═════ Provided passage

100c1a2⁝ Idempotency Keys - Ideas ( second draft )

In distributed systems, there is a fundamental axiom often derived from the Two Generals’ Problem: it is mathematically impossible to guarantee exactly-once delivery of messages over an unreliable network. Acknowledgments get lost, connections time out, and retries are inevitable.

Because we cannot prevent duplicate message delivery, we must design systems that can withstand it. The goal, therefore, is not exactly-once delivery, but exactly-once processing.

1. The Core Mechanism: Idempotency

To achieve exactly-once processing, operations must be idempotent - meaning the result of performing the operation once is the same as performing it multiple times.

The standard pattern for this is the Idempotency Key.

1. Tag: The producer assigns a unique key to every message.
2. Check: Upon receipt, the consumer checks if this key has already been processed.
3. Act:
   • If seen: Discard the message (or return the previous result).
   • If new: Process the message.

The Atomicity Requirement

A critical failure mode discussed in system design is the “check-then-act” race condition.

For this pattern to work, the processing of the business logic and the recording of the idempotency key must happen atomically.

• Correct: Wrap the state change (e.g., INSERT INTO orders) and the key storage (INSERT INTO processed_keys) in a single ACID database transaction.
• Failure Mode: If you process the order, commit, and then try to save the key, a crash in between results in a duplicate order upon retry.

2. Choosing the Right Key Strategy

The “best” key depends entirely on your throughput, storage capacity, and producer architecture.

A. Random Identifiers (UUIDv4)

The producer generates a standard random UUID for every message.

• Pros: Stateless; producers don’t need to coordinate; trivial to implement.
• Cons: Infinite Storage Growth. To guarantee uniqueness, the consumer must store every UUID ever received.
• Mitigation: Use UUIDv7 or ULID. These embed a timestamp in the identifier. The consumer can then enforce a “retention window” (e.g., “reject any key older than 7 days”). While this technically breaks strict exactly-once guarantees for very old duplicates, it is a pragmatic tradeoff for most systems.

B. Deterministic Content Hashing (UUIDv5)

Instead of a random ID, the key is derived from the message content itself (a hash of the namespace + payload).

• Pros: If a producer unknowingly sends the same logical request twice, the key is identical. It enables “stateless” deduplication.
• Cons: False Positives. If a user legitimately wants to buy the same item twice in a row, a content-hash key might incorrectly reject the second purchase.
• Best Practice: Hash the intent (e.g., hash(cart_id + timestamp)), not just the payload.

C. Monotonic Sequences (The “High Watermark”)

The producer uses strictly increasing integers (1, 2, 3…).

• Pros: O(1) Storage. The consumer only needs to store the highest ID seen (the “High Watermark”). If $I{D}_{incoming}\le I{D}_{stored}$, it’s a duplicate.

══════════
═════ Data extract

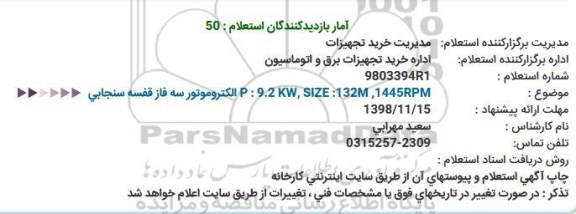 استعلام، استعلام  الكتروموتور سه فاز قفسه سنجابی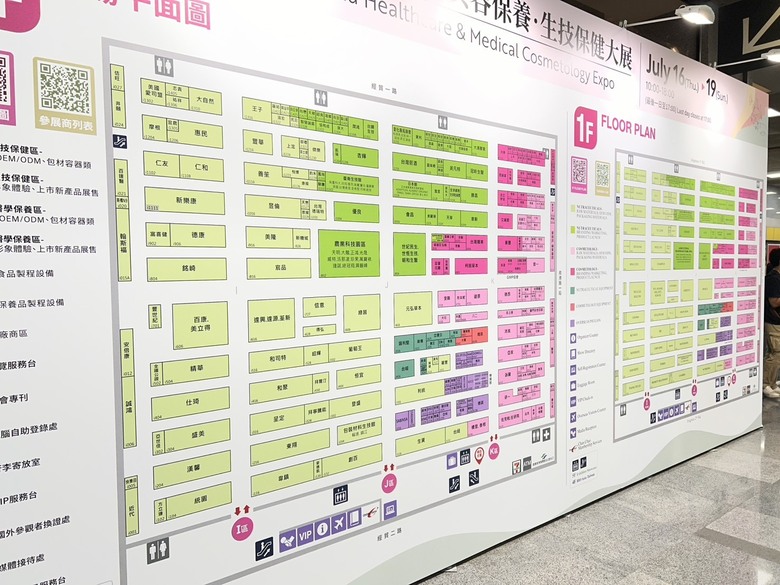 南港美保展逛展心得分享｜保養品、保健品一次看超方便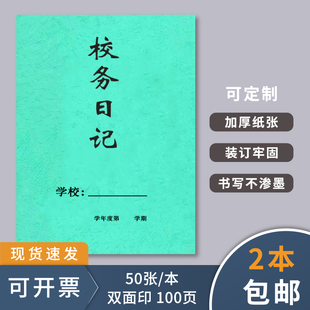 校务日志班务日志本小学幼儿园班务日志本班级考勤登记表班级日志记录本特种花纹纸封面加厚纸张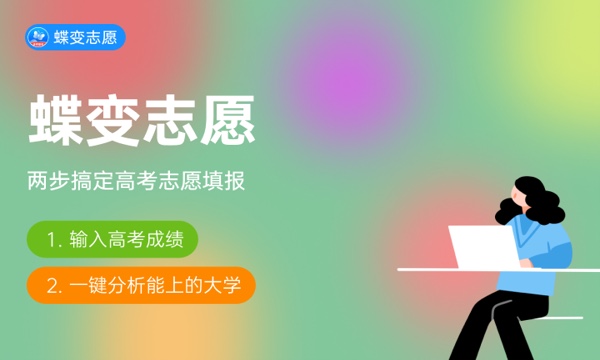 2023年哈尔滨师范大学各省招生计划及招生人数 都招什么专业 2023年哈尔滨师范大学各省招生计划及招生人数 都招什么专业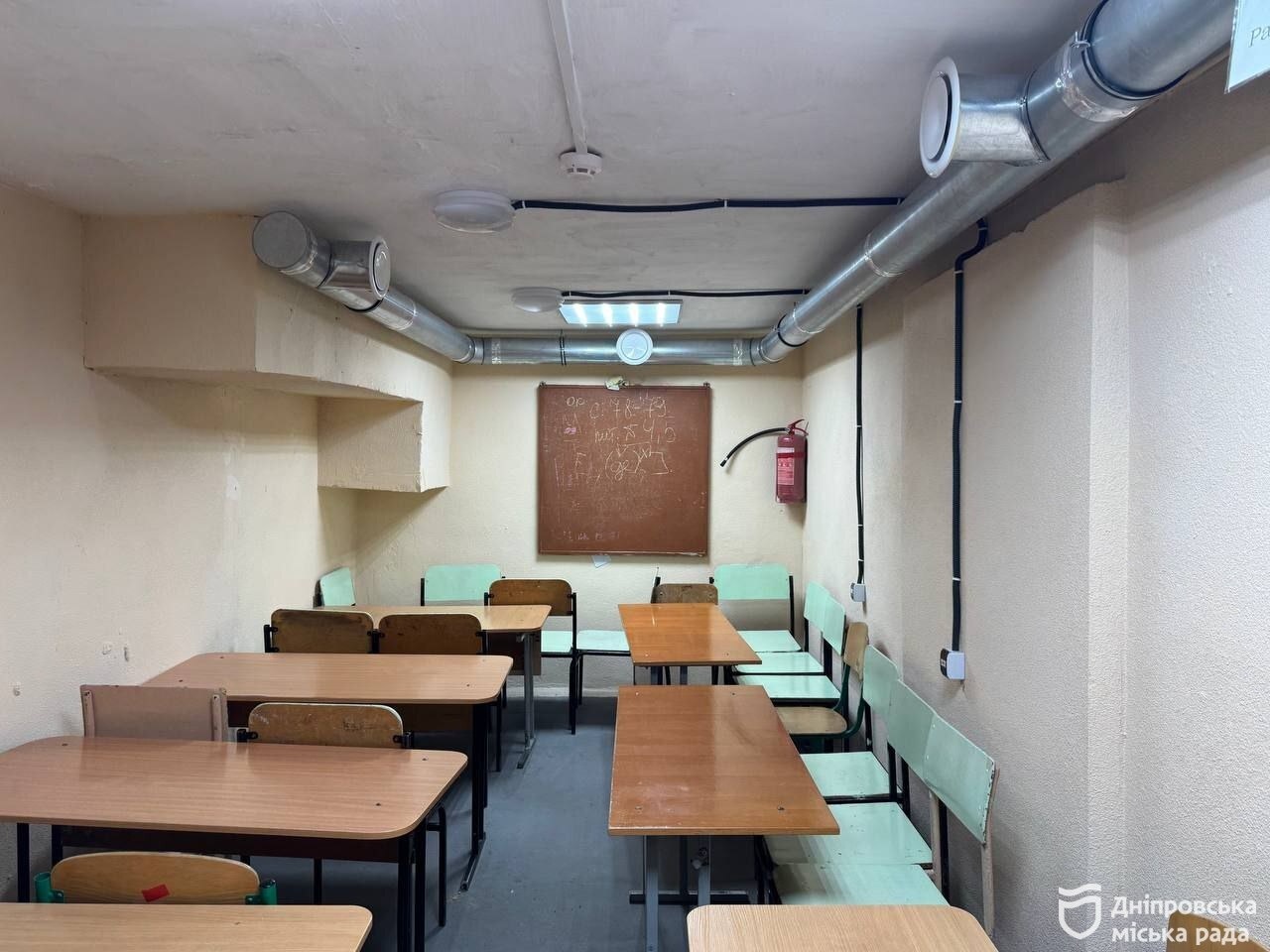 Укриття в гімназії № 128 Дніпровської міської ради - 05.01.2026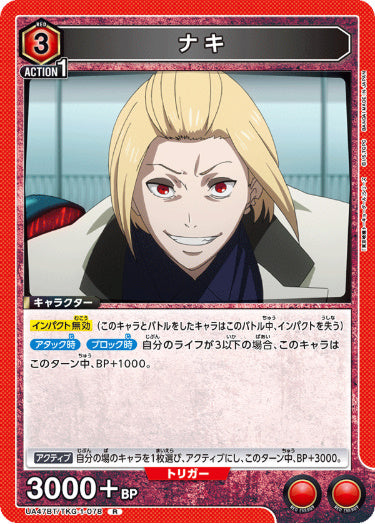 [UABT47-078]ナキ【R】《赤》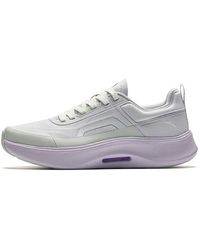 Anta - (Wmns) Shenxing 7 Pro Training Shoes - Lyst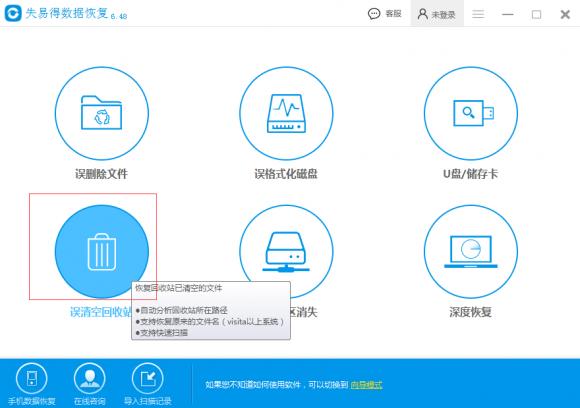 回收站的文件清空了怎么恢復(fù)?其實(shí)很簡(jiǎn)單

══════════

→ What the task asks: Keep writing the idempotency keys article, picking up right after its last sentence.

→ Reply to the task:
• Cons: Hard to generate. Producing strictly monotonic numbers in a distributed, multi-threaded environment creates a bottleneck.

3. Solving the Producer Concurrency Problem

If you choose Monotonic Sequences for their consumer efficiency, you must solve the producer bottleneck. If Thread A takes ID 100 and Thread B takes ID 101, but B finishes first, the consumer will see 101 and set the watermark. When 100 arrives later, it is incorrectly dropped.

Here are three ways to solve this:

The Hi/Lo Algorithm

To avoid hitting the database for every sequence number, use the Hi/Lo Algorithm:

1. Hi: The database provides a “block” of IDs (e.g., 1000 at a time) to a producer instance.

2. Lo: The producer increments IDs within that block in memory.

   This reduces database contention significantly (1 request per 1000 messages) while maintaining uniqueness, though strict monotonicity across multiple producers requires careful partition management.

Log-Based Change Data Capture (CDC)

Instead of generating IDs in the application layer, use the database’s Transaction Log.

1. Outbox Pattern: The producer writes the message intent to an outbox table in the same transaction as the business logic.
2. Derive Key: A CDC tool (like Debezium) reads the database Write-Ahead Log (WAL).
3. Composite Key: In PostgreSQL, the Log Sequence Number (LSN) is monotonic. The idempotency key becomes {Commit LSN, Event LSN}.

This allows you to “have your cake and eat it too”—high throughput production with monotonic keys for the consumer.

Single-Threaded Partitioning

Tools like Kafka handle this by serializing messages per partition. The “Offset” acts as a naturally monotonic idempotency key. This shifts the complexity from the database to the message broker infrastructure.

4. The “Side Effect” Trap

The atomic transaction model works for database updates. But what if your message processing involves calling an external API (e.g., Stripe, Salesforce)? You cannot rollback a REST call inside a database transaction.

If the DB transaction rolls back but the API call succeeded, you have created a phantom state.

• Solution 1: Idempotency Propagation. Pass your idempotency key to the downstream service. (e.g., Stripe accepts an Idempotency-Key header).
• Solution 2: The Saga Pattern. Break the transaction into steps. If the local DB commit fails, trigger a “compensating transaction” (e.g., a refund) to undo the external side effect.

Summary Comparison

Strategy	Storage Cost (Consumer)	Implementation Complexity	Best Use Case
UUIDv4	High (Index everything)	Low	Low-to-medium volume; simple setups.
UUIDv7/ULID	Medium (Prunable index)	Low	High volume where “retention windows” are acceptable.
UUIDv5	Zero (Deterministic)	Medium	Content-based deduplication; careful regarding false positives.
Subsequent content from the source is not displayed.